DOCUMENT EXTRACT Block Start
InternVL icon indicating copy to clipboard operation
InternVL copied to clipboard

InternVL-det?

Open fyting opened this issue 1 year ago • 2 comments

Would it be possible to enhance the detection capability of InternVL by incorporating more data combined with grounding instructions during the fine-tuning stage?

fyting avatar Apr 30 '24 03:04 fyting

Interesting idea! We haven't tried it yet. You can test this idea by combining InternViT-1.5 and ViTDet (https://github.com/ViTAE-Transformer/ViTDet) or ViT-Adapter (https://github.com/czczup/ViT-Adapter).
DOCUMENT EXTRACT Block End
_WORK TASK 1_
In the InternVL issue thread, why does the reply not say whether grounding data would improve detection? Answer in one to three sentences.
_WORK TASK 2_
Rewrite the paragraph of the InternVL issue thread that begins "Interesting idea!" as a short list that keeps its main facts.
_WORK TASK 3_
Write out the InternVL issue thread word for word, from "InternVL icon indicating" up to and including "the fine-tuning stage?".
INPUT DATA Block Start
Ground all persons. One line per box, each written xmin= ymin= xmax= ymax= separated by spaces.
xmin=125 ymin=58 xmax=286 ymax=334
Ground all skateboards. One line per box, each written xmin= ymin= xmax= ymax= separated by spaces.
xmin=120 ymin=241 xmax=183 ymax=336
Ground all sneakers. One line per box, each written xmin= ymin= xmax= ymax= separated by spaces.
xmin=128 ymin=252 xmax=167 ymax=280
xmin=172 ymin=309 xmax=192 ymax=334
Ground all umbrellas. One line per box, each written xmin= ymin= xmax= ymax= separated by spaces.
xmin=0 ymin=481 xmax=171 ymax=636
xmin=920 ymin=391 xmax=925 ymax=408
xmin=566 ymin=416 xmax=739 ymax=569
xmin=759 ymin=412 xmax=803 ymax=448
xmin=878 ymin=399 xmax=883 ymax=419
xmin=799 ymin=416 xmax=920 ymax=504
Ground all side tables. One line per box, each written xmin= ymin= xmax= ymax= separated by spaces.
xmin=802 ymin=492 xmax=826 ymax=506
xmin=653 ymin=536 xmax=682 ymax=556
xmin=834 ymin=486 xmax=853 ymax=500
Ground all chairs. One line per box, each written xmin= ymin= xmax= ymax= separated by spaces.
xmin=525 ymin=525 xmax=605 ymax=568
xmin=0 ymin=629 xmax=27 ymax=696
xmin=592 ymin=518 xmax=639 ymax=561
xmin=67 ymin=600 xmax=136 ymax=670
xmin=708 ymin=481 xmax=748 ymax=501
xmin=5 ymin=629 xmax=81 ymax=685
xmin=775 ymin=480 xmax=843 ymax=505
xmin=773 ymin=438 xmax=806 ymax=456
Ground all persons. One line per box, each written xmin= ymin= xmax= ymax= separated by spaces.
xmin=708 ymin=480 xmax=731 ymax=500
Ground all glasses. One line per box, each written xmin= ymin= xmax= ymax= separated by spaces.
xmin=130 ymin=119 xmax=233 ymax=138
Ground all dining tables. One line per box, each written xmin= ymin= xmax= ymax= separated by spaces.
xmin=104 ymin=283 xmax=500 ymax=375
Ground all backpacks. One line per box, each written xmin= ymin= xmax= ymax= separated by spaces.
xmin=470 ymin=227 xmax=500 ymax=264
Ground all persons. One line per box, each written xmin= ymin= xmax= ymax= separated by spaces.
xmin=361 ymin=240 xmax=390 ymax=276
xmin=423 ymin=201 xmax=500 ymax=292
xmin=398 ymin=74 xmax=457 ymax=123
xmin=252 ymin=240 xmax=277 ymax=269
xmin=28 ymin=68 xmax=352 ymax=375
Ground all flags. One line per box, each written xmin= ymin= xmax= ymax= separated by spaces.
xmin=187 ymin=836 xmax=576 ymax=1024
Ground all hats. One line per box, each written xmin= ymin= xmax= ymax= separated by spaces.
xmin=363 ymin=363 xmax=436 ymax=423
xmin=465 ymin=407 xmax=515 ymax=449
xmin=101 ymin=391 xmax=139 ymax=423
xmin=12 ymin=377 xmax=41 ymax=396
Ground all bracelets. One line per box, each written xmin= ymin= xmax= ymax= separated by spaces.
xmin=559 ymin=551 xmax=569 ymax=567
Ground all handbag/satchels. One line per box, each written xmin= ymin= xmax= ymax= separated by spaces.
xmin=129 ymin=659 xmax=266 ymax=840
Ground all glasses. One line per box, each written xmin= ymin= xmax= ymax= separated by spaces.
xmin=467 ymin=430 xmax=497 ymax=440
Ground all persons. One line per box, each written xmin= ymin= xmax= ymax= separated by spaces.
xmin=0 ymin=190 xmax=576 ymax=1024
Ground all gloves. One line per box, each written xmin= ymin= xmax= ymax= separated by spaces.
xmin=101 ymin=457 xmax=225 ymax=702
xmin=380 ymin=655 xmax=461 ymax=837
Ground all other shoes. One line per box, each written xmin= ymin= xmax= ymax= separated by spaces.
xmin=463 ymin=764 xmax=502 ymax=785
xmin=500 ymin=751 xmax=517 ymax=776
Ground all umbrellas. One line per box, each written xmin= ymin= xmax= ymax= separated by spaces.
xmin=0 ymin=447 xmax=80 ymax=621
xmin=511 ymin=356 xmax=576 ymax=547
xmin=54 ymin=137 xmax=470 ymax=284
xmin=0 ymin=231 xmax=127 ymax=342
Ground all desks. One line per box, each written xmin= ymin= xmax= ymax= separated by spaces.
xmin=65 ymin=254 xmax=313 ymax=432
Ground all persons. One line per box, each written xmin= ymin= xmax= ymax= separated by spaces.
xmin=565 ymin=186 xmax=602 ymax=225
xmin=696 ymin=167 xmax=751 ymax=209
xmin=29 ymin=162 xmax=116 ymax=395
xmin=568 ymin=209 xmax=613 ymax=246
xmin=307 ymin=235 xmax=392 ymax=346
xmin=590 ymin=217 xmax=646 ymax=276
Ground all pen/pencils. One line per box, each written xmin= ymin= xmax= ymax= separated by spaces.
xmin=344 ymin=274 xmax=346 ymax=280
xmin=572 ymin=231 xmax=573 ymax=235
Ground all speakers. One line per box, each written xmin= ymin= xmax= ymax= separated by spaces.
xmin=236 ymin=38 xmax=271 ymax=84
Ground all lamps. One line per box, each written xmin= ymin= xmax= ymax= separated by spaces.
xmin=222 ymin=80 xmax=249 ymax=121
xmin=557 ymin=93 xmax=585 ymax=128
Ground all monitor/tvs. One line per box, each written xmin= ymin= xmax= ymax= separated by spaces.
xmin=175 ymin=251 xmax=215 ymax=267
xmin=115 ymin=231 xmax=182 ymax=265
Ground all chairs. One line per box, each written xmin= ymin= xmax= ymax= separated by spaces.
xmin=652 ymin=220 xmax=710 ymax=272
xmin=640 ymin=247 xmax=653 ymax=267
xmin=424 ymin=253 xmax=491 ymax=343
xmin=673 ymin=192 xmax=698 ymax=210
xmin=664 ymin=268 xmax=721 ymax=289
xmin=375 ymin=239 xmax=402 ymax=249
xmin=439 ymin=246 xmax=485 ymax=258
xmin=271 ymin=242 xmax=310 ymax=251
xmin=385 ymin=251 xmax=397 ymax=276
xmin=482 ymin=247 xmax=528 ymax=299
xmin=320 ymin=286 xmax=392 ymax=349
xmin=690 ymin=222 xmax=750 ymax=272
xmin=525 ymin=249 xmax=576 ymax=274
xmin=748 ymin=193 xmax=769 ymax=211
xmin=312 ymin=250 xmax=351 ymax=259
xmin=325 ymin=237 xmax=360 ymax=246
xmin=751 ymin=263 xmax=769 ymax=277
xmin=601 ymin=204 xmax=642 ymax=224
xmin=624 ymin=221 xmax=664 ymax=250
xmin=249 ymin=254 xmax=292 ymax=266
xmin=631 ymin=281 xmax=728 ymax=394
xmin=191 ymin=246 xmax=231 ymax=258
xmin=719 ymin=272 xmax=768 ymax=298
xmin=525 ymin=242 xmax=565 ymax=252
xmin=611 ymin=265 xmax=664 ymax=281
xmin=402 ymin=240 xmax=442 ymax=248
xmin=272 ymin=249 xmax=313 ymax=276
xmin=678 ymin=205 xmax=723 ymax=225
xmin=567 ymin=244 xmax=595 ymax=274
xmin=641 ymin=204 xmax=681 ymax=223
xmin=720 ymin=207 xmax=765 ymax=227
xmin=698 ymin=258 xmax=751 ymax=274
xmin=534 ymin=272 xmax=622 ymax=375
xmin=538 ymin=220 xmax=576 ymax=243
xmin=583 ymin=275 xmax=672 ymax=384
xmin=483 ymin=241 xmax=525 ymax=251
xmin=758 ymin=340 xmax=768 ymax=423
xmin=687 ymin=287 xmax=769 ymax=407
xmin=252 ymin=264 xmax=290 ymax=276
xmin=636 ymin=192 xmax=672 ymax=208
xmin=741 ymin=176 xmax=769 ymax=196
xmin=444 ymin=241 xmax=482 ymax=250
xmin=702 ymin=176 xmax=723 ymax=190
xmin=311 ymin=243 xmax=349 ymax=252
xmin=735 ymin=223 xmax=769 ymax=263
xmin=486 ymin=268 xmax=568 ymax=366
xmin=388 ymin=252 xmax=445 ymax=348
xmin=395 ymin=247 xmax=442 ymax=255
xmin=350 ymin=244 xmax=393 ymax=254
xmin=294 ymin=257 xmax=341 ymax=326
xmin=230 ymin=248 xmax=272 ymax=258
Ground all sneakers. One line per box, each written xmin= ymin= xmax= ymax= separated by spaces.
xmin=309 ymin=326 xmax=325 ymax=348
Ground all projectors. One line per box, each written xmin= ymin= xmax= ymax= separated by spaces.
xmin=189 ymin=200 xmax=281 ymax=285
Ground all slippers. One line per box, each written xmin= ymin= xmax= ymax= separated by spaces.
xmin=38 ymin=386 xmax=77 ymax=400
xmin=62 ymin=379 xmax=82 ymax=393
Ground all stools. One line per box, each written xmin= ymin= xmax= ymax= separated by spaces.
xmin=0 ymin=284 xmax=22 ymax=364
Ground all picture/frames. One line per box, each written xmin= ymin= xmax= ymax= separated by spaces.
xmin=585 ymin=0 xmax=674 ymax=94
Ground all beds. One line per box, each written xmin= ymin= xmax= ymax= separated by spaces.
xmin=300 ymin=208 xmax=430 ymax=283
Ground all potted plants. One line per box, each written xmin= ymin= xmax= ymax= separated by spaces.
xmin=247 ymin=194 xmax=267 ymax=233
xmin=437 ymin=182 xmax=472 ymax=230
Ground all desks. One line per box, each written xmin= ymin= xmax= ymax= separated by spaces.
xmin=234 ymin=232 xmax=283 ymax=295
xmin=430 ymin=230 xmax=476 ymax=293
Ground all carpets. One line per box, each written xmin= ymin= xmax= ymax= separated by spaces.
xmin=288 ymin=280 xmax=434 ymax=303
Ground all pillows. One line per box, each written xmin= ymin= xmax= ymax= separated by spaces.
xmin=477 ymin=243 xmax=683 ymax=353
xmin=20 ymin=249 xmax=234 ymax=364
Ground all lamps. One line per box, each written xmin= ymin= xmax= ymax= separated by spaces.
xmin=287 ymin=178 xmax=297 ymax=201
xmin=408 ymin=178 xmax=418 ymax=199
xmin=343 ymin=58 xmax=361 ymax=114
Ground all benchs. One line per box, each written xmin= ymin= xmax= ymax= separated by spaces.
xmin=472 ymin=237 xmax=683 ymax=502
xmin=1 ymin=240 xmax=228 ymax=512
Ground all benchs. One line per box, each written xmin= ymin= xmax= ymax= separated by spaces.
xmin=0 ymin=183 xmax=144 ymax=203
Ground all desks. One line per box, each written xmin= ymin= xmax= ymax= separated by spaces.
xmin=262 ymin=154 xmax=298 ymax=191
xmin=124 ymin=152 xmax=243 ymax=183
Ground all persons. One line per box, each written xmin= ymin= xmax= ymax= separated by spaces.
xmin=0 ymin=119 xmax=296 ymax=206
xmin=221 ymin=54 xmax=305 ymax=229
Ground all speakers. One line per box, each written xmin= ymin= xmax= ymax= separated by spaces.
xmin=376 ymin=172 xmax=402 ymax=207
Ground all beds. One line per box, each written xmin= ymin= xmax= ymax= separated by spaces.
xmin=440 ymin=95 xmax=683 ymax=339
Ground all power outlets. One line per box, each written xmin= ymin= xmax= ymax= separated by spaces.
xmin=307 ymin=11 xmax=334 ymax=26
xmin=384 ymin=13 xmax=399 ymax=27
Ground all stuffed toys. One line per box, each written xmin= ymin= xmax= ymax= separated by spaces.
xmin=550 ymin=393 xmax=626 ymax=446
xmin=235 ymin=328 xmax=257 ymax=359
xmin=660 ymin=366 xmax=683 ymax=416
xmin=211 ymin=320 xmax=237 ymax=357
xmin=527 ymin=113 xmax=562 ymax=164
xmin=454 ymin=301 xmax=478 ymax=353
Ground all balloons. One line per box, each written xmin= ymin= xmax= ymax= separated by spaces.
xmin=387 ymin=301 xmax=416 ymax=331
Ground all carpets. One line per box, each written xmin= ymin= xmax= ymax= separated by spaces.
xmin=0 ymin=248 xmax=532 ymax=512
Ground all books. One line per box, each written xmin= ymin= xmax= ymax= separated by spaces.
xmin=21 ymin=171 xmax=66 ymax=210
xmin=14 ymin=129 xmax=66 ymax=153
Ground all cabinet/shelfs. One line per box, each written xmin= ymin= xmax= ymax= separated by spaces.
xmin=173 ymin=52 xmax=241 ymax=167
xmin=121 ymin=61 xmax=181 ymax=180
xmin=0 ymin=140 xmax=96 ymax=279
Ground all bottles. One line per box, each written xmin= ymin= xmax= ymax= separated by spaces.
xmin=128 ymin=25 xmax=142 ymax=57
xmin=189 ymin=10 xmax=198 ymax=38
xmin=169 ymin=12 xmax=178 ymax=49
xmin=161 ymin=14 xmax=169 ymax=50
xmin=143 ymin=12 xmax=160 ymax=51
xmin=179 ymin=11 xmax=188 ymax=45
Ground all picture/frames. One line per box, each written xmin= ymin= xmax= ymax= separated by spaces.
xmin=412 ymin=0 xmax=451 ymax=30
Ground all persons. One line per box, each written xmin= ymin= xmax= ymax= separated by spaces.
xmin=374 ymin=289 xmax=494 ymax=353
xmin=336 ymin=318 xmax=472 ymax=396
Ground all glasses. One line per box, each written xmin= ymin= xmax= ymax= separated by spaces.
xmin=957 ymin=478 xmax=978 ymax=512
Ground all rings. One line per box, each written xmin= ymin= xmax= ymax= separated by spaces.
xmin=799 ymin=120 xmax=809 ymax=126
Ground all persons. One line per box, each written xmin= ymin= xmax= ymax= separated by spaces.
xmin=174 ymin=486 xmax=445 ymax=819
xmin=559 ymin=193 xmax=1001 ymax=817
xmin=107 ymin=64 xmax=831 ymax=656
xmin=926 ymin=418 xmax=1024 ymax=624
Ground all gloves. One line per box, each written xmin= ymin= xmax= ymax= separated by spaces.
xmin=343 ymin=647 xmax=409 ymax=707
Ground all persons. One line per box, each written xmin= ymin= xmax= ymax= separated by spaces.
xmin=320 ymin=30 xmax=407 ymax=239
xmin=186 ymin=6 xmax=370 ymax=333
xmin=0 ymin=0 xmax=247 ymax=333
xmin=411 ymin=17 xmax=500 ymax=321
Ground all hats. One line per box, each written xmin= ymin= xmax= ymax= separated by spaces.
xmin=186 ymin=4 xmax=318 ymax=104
INPUT DATA Block End
_ANSWER BOX 1_
The reply states that the team has not tried the idea yet. Instead, it suggests testing the idea by combining InternViT-1.5 with ViTDet or ViT-Adapter.

_ANSWER BOX 2_
- The idea is interesting but has not been tried yet.
- It can be tested by combining InternViT-1.5 with either:
  - ViTDet (https://github.com/ViTAE-Transformer/ViTDet)
  - ViT-Adapter (https://github.com/czczup/ViT-Adapter)

_ANSWER BOX 3_
InternVL icon indicating copy to clipboard operation
InternVL copied to clipboard

InternVL-det?

Open fyting opened this issue 1 year ago • 2 comments

Would it be possible to enhance the detection capability of InternVL by incorporating more data combined with grounding instructions during the fine-tuning stage?